- Exercise: Retype, word for word, each line between the lines holding "United States, site lebec_CA-20." and "A: Mephitis mephitis (striped skunk).", inclusive, and leave the rest of the data alone.

- Exercise materials:
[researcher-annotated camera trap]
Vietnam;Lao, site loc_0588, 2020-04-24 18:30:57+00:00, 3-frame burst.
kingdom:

...

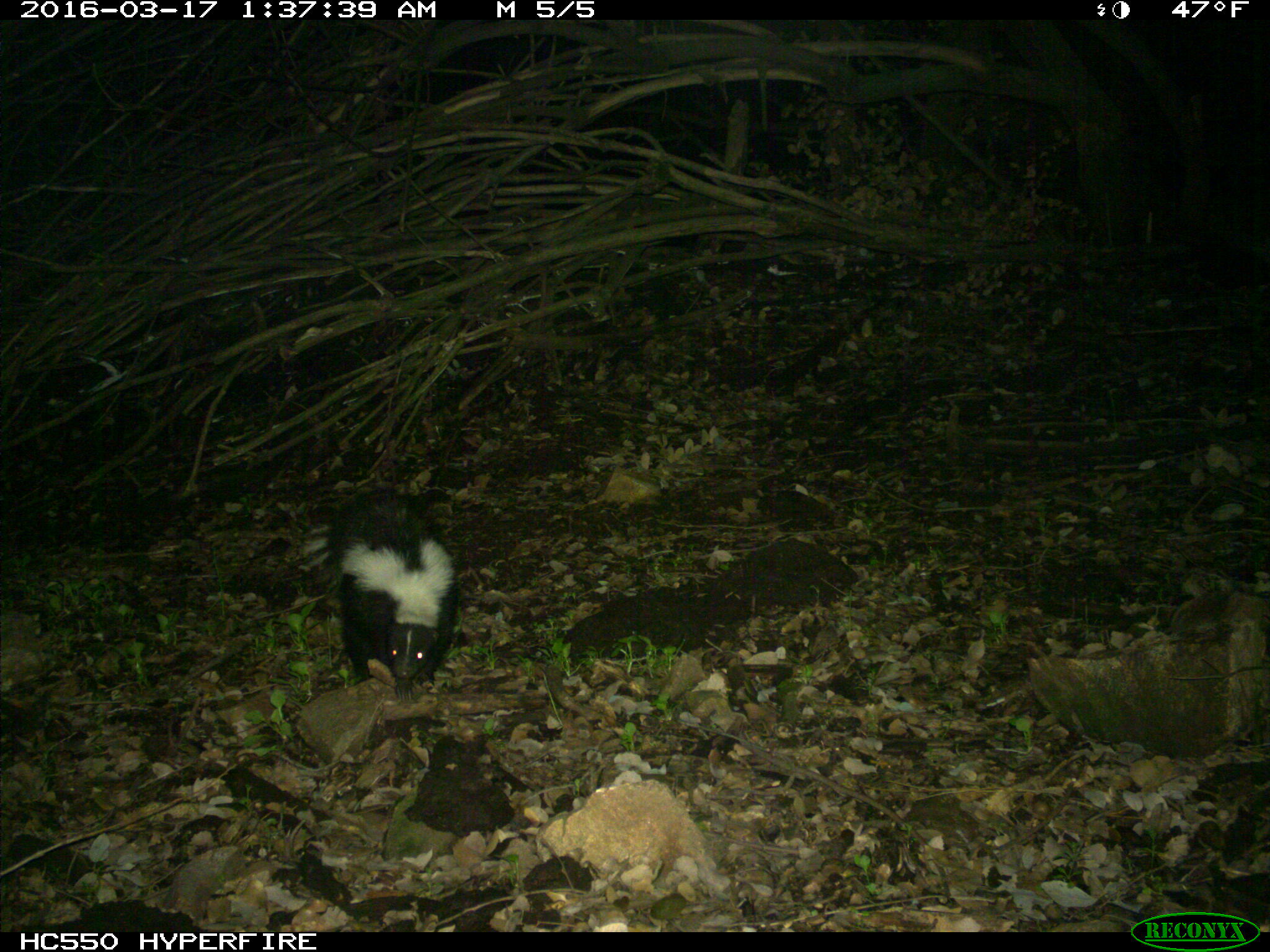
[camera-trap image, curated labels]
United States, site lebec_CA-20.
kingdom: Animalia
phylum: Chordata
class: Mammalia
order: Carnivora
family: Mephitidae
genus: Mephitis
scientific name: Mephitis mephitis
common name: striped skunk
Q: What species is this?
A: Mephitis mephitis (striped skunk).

- Task response:
United States, site lebec_CA-20.
kingdom: Animalia
phylum: Chordata
class: Mammalia
order: Carnivora
family: Mephitidae
genus: Mephitis
scientific name: Mephitis mephitis
common name: striped skunk
Q: What species is this?
A: Mephitis mephitis (striped skunk).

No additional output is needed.